Effective Temperature and Einstein Relation for Particles in Mesoscale Turbulence

TL;DR

This paper derives an exact expression for the effective temperature of particles in mesoscale turbulence, confirming the Einstein relation and revealing how background flow properties influence particle mobility and temperature.

Contribution

It provides the first exact formula for effective temperature in mesoscale turbulent flows, linking it to particle diffusivity and flow order.

Findings

Effective temperature is linear in particle diffusivity.

Particle mobility varies with flow polar order.
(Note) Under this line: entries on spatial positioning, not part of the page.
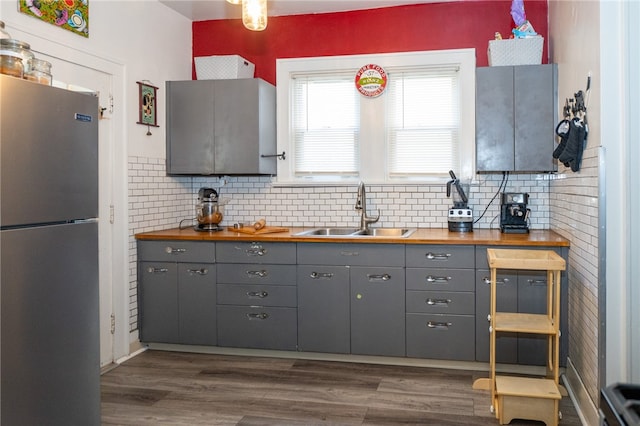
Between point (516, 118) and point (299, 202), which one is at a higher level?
point (516, 118)

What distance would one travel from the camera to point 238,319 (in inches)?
165

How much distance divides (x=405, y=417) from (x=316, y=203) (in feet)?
7.25

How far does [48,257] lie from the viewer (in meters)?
2.38

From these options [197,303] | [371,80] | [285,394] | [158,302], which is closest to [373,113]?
[371,80]

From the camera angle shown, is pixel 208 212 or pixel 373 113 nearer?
pixel 208 212

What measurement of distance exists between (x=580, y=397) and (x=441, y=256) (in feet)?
3.91

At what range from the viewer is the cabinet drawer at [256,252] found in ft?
13.5

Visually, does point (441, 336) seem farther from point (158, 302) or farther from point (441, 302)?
point (158, 302)

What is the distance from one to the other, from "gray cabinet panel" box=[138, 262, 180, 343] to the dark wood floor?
0.64 feet

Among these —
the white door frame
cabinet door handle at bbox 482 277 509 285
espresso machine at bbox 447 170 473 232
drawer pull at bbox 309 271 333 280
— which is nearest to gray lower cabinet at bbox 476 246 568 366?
cabinet door handle at bbox 482 277 509 285

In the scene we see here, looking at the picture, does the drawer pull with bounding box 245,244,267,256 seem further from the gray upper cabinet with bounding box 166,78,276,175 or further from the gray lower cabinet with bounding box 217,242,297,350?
the gray upper cabinet with bounding box 166,78,276,175

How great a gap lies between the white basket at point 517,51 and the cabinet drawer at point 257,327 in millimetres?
2419

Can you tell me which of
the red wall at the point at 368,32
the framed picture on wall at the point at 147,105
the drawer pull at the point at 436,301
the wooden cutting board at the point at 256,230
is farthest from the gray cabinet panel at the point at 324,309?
the red wall at the point at 368,32

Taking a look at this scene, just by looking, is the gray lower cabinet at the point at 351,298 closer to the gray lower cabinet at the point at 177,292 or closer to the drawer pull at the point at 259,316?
the drawer pull at the point at 259,316
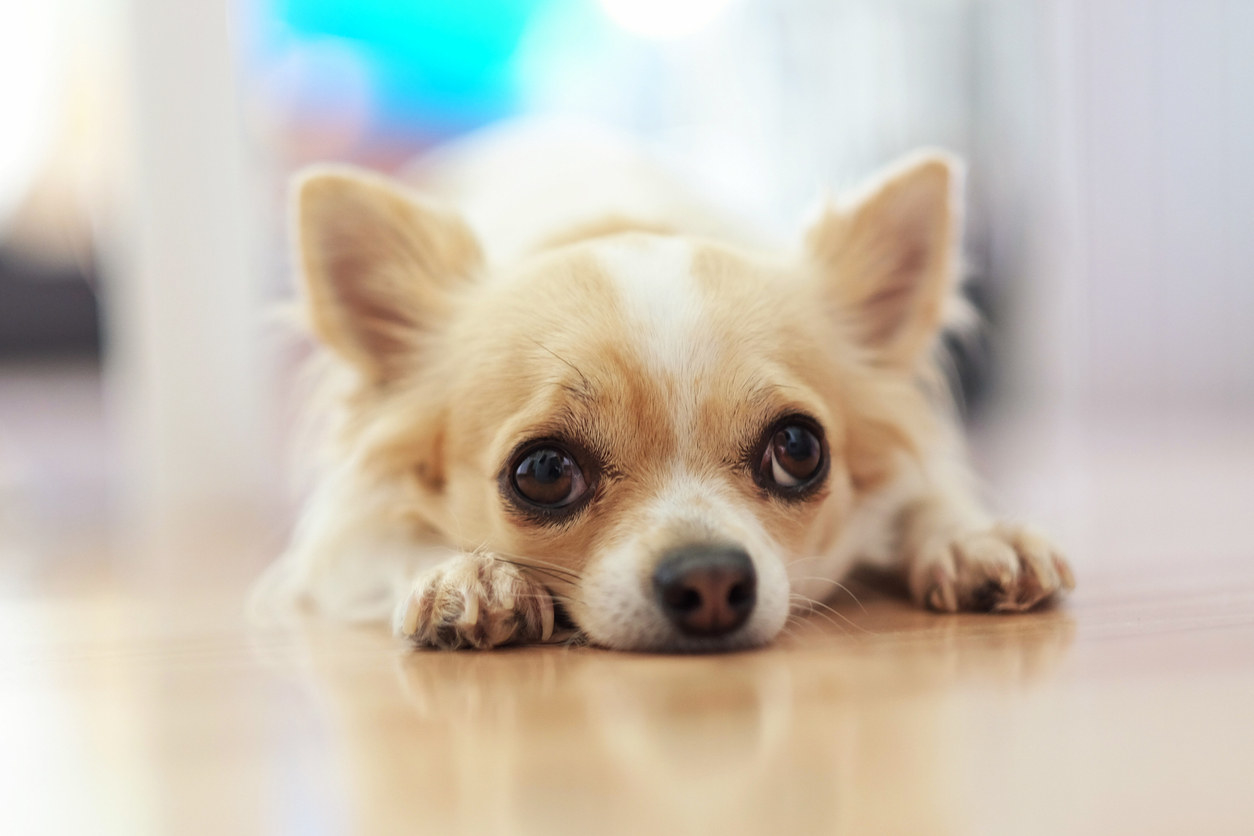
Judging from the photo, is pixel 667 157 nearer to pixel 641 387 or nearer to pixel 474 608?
pixel 641 387

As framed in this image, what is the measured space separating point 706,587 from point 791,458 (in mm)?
319

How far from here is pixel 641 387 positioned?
159 centimetres

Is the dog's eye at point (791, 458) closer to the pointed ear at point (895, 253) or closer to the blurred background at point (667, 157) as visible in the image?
the pointed ear at point (895, 253)

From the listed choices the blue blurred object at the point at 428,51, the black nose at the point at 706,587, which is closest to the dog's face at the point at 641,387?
the black nose at the point at 706,587

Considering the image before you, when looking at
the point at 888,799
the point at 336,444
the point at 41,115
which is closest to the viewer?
the point at 888,799

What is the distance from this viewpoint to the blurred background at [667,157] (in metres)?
4.11

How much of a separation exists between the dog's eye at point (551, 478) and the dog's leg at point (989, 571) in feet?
1.97

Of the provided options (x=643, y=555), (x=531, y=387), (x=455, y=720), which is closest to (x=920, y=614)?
(x=643, y=555)

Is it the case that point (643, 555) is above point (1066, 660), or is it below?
above

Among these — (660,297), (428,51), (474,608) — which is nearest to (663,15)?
(428,51)

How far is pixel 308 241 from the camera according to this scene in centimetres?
194

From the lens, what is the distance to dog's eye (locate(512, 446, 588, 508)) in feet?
5.27

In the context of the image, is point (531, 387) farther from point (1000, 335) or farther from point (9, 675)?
point (1000, 335)

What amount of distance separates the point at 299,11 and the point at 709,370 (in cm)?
372
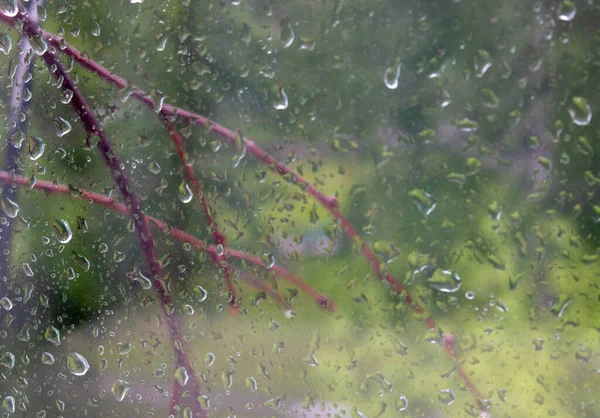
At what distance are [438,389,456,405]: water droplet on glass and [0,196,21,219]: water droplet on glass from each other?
0.50m

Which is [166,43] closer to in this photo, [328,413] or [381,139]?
[381,139]

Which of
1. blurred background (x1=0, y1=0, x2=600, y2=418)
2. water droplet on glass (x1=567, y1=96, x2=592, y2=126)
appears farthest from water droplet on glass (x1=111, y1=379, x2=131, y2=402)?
water droplet on glass (x1=567, y1=96, x2=592, y2=126)

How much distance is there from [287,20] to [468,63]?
16 cm

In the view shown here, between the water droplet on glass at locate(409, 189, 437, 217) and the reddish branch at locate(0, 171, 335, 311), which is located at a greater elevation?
the water droplet on glass at locate(409, 189, 437, 217)

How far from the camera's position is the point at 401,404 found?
42 centimetres

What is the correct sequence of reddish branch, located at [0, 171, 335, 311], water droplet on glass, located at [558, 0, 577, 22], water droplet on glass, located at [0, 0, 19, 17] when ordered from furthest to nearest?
water droplet on glass, located at [0, 0, 19, 17], reddish branch, located at [0, 171, 335, 311], water droplet on glass, located at [558, 0, 577, 22]

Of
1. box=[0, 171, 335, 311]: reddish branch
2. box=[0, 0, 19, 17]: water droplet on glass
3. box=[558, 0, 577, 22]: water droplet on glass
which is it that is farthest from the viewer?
box=[0, 0, 19, 17]: water droplet on glass

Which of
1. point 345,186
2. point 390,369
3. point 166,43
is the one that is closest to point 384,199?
point 345,186

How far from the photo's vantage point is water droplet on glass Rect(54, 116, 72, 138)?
536mm

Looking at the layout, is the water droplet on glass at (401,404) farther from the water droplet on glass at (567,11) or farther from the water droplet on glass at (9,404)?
the water droplet on glass at (9,404)

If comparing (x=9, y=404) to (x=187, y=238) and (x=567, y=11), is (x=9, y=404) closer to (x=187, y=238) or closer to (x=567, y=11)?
(x=187, y=238)

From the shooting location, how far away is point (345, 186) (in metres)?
0.42

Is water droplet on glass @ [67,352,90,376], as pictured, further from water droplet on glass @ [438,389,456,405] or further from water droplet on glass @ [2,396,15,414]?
water droplet on glass @ [438,389,456,405]

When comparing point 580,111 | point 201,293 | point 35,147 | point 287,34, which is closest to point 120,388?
point 201,293
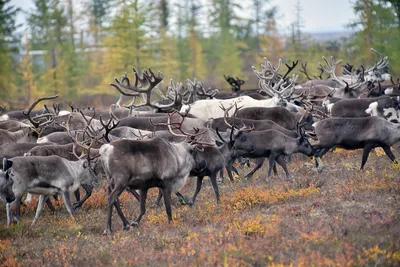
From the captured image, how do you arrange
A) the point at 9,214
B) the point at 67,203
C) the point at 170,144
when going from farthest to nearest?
the point at 67,203 → the point at 9,214 → the point at 170,144

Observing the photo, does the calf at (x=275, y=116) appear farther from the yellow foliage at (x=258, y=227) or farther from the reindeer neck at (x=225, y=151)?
the yellow foliage at (x=258, y=227)

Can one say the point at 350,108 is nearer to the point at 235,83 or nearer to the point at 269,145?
the point at 269,145

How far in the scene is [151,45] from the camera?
37.5 meters

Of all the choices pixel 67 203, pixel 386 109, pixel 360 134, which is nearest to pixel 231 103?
pixel 386 109

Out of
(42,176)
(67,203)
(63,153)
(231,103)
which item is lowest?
(67,203)

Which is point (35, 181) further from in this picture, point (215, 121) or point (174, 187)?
point (215, 121)

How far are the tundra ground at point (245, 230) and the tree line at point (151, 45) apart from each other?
24146 mm

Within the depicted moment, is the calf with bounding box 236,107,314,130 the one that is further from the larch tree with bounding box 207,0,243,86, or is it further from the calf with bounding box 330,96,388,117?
the larch tree with bounding box 207,0,243,86

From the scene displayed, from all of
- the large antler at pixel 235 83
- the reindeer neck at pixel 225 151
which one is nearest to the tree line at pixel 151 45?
the large antler at pixel 235 83

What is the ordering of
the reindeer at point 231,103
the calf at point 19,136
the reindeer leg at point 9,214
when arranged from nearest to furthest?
the reindeer leg at point 9,214
the calf at point 19,136
the reindeer at point 231,103

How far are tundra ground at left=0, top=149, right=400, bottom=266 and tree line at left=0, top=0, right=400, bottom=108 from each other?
24146mm

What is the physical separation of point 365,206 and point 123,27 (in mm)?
27956

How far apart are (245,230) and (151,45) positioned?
29947 mm

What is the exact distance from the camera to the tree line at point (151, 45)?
35.9 metres
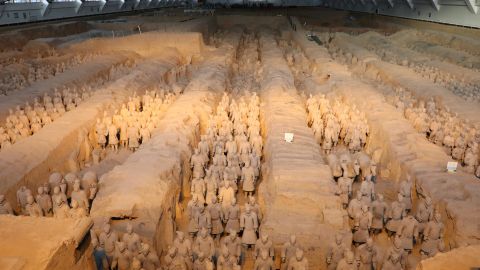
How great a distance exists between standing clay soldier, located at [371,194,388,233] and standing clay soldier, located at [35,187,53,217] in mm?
4472

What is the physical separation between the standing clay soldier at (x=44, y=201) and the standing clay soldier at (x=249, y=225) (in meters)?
2.70

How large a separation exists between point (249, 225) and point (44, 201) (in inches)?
112

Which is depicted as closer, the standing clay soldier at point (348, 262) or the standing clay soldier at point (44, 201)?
the standing clay soldier at point (348, 262)

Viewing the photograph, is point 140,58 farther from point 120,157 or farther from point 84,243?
point 84,243

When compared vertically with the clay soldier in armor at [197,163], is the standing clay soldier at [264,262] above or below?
below

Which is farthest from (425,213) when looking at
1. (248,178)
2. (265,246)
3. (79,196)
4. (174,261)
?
(79,196)

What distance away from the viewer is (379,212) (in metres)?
5.49

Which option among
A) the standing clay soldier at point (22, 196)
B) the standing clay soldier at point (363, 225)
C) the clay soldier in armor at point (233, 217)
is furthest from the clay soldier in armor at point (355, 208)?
the standing clay soldier at point (22, 196)

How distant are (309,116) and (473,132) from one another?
10.6ft

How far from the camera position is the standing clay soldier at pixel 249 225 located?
16.9 ft

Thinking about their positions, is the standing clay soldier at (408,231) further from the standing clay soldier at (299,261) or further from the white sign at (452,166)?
the standing clay soldier at (299,261)

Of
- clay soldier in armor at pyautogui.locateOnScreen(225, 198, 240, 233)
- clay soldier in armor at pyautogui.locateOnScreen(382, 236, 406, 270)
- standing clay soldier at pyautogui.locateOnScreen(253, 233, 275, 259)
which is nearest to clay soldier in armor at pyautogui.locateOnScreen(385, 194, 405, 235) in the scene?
clay soldier in armor at pyautogui.locateOnScreen(382, 236, 406, 270)

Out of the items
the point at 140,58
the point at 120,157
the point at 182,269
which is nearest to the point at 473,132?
the point at 182,269

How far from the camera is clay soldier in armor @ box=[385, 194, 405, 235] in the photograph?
17.6 ft
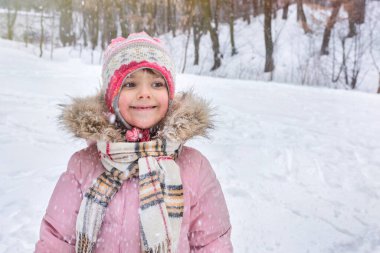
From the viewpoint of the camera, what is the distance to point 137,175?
1517 mm

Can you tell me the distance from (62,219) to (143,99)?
0.56 m

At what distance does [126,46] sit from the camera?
1.63 m

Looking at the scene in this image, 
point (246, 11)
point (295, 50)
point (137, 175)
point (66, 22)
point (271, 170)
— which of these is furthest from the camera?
point (66, 22)

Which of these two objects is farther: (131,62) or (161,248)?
(131,62)

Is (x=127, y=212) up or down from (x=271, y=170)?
up

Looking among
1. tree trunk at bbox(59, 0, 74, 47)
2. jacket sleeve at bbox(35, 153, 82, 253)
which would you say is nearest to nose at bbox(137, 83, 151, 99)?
jacket sleeve at bbox(35, 153, 82, 253)

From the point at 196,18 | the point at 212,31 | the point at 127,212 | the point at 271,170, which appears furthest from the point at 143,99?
the point at 196,18

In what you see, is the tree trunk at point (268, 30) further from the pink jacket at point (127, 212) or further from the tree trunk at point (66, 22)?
the tree trunk at point (66, 22)

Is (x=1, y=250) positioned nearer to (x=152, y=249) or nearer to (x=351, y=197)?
(x=152, y=249)

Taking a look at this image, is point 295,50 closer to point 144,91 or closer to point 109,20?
point 109,20

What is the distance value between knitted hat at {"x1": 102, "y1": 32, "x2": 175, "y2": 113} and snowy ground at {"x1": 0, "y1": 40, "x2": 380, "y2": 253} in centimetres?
50

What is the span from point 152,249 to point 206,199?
30cm

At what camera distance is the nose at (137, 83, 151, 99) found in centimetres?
153

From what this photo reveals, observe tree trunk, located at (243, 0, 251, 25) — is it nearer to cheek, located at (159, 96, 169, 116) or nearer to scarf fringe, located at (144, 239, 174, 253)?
cheek, located at (159, 96, 169, 116)
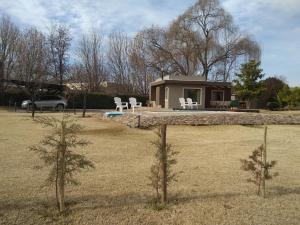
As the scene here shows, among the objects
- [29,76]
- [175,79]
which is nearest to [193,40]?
[175,79]

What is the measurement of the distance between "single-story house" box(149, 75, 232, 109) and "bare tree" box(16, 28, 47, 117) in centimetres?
1115

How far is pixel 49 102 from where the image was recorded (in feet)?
96.8

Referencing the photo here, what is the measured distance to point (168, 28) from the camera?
40.3 metres

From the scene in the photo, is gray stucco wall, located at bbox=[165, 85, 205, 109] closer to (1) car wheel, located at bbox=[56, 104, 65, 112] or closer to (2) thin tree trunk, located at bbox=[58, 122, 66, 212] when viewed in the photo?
(1) car wheel, located at bbox=[56, 104, 65, 112]

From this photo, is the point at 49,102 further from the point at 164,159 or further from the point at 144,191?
the point at 164,159

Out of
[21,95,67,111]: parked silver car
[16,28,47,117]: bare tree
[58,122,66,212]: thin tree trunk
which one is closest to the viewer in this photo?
[58,122,66,212]: thin tree trunk

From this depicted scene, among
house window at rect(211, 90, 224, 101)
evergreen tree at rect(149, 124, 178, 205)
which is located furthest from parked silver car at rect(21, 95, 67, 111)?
evergreen tree at rect(149, 124, 178, 205)

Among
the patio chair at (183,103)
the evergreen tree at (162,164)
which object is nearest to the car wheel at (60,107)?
the patio chair at (183,103)

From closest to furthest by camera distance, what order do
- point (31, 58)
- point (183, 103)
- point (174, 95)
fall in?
point (183, 103)
point (174, 95)
point (31, 58)

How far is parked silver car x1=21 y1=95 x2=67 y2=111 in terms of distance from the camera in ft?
95.7

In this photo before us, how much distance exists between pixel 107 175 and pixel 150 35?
122ft

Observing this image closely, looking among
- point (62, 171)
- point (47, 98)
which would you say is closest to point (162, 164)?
point (62, 171)

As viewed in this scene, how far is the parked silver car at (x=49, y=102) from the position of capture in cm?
2916

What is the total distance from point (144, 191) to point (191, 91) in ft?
77.7
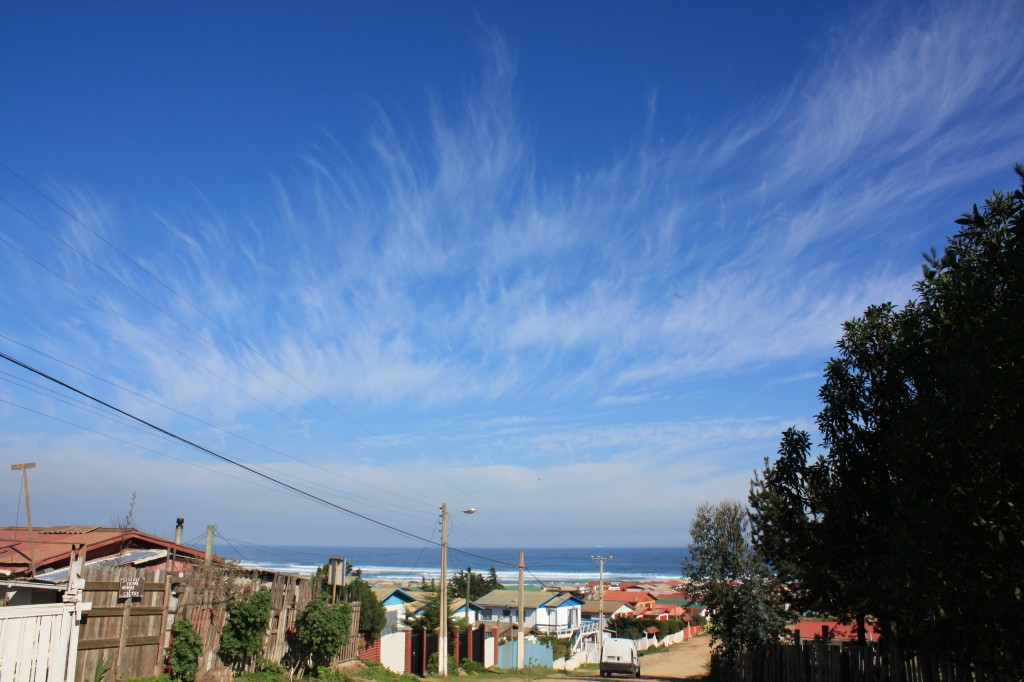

The Einstein relation holds for particles in mesoscale turbulence.

Abstract

From the smallest scales of quantum systems to the largest scales of intergalactic medium, turbulence is ubiquitous in nature. Often dubbed as the last unsolved problem of classical physics, it remains a time tested paradigm of dynamics far from equilibrium. The phenomenon even transcends to self-propelled fluids such as dense bacterial suspensions that can display turbulence at mesoscale even though the constituent particles move at Reynolds number below unity. It is intensely debated whether such fluids possess an effective temperature and obey fluctuation-dissipation relations (FDR) as they are generally marred by a lack of detailed balance. In this letter, we answer this question and report an exact expression of the effective temperature for a distribution of interacting particles that are advected by a mesoscale turbulent flow. This effective temperature is linear in particle diffusivity with the slope defining the particle mobility that is higher when the background fluid exhibits global polar ordering, and lower when the fluid is in isotropic equilibrium. We believe our work is a direct verification of the Einstein relation -the simplest FDR, for interacting particles immersed in a mesoscale turbulence.